Como ex-soldados extremistas se planejaram para o ‘Dia X’
THE NEW YORK TIMES O plano parecia assustadoramente concreto. O grupo prenderia inimigos políticos e defensores de migrantes e refugiados, os colocaria em caminhões e os levaria a um local secreto. E então os mataria. Um membro da organização já havia comprado 30 bolsas mortuárias.
À primeira vista, os membros que debatiam o plano pareciam ser respeitáveis. Um deles era advogado e político local, mas nutria ódio especial por imigrantes. Dois eram reservistas ativos do Exército.
Outros dois eram policiais, sendo um deles Marko Gross, atirador de elite da polícia, exparaquedista e líder extraoficial da entidade. O grupo foi formado a partir de rede nacional de discussões para militares e pessoas de pensamento de extrema direita, criada por membro das forças especiais de elite da Alemanha, as KSK.

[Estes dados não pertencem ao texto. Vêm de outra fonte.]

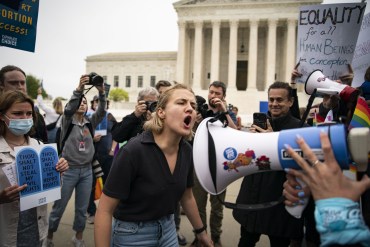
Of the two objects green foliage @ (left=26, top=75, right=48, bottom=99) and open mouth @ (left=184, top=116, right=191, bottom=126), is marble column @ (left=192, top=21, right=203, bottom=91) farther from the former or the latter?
green foliage @ (left=26, top=75, right=48, bottom=99)

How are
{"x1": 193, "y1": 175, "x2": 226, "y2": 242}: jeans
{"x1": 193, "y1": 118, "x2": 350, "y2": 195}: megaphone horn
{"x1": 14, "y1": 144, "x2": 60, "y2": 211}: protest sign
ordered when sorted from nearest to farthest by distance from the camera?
{"x1": 193, "y1": 118, "x2": 350, "y2": 195}: megaphone horn → {"x1": 14, "y1": 144, "x2": 60, "y2": 211}: protest sign → {"x1": 193, "y1": 175, "x2": 226, "y2": 242}: jeans

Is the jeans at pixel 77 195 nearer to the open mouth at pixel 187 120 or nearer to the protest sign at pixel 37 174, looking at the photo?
the protest sign at pixel 37 174

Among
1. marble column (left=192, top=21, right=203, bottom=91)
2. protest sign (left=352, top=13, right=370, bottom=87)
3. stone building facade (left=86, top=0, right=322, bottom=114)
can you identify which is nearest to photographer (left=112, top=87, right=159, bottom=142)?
protest sign (left=352, top=13, right=370, bottom=87)

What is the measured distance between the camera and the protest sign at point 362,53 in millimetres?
3726

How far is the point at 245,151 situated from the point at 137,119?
2.53 metres

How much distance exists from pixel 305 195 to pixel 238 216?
1792 millimetres

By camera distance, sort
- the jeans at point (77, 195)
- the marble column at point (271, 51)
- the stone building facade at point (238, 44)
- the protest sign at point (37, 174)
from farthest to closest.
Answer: the marble column at point (271, 51)
the stone building facade at point (238, 44)
the jeans at point (77, 195)
the protest sign at point (37, 174)

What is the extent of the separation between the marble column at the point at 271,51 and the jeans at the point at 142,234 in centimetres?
3955

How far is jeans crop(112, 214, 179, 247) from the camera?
6.73ft

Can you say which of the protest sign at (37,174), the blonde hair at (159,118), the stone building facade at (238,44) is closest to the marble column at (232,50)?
the stone building facade at (238,44)

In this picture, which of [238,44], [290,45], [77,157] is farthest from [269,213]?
[238,44]

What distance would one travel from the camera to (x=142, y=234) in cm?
207

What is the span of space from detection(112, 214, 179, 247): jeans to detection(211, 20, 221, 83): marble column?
40161mm

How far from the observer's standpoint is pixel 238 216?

Ao longo do tempo, os membros foram formando um grupo paralelo próprio. Entre seus integrantes havia médico, engenheiro, decorador, o dono de uma academia de ginástica e até um pescador local. Eles se autodenominaram Nordkreuz, ou Cruz do Norte.
Eles negam que tenham conspirado para matar alguém. Mas investigadores consideraram que o planejamento enveredara por rumo mais sinistro. A Alemanha começou tardiamente a tentar enfrentar redes de extrema direita que as autoridades agora dizem ser mais extensas do que jamais haviam entendido.
A penetração da extrema direita nas Forças Armadas é especialmente alarmante em um país que se esforçou tanto para expurgar seu passado nazista. Mas a Nordkreuz mostra que o problema não é novo e não se limita às KSK, nem sequer às Forças Armadas.
Autoridades e parlamentares reconhecem que, durante os anos em que subestimaram a gravidade do problema, o extremismo de direita penetrou múltiplos setores da sociedade. Agora eles estão tendo dificuldade em erradicá-lo.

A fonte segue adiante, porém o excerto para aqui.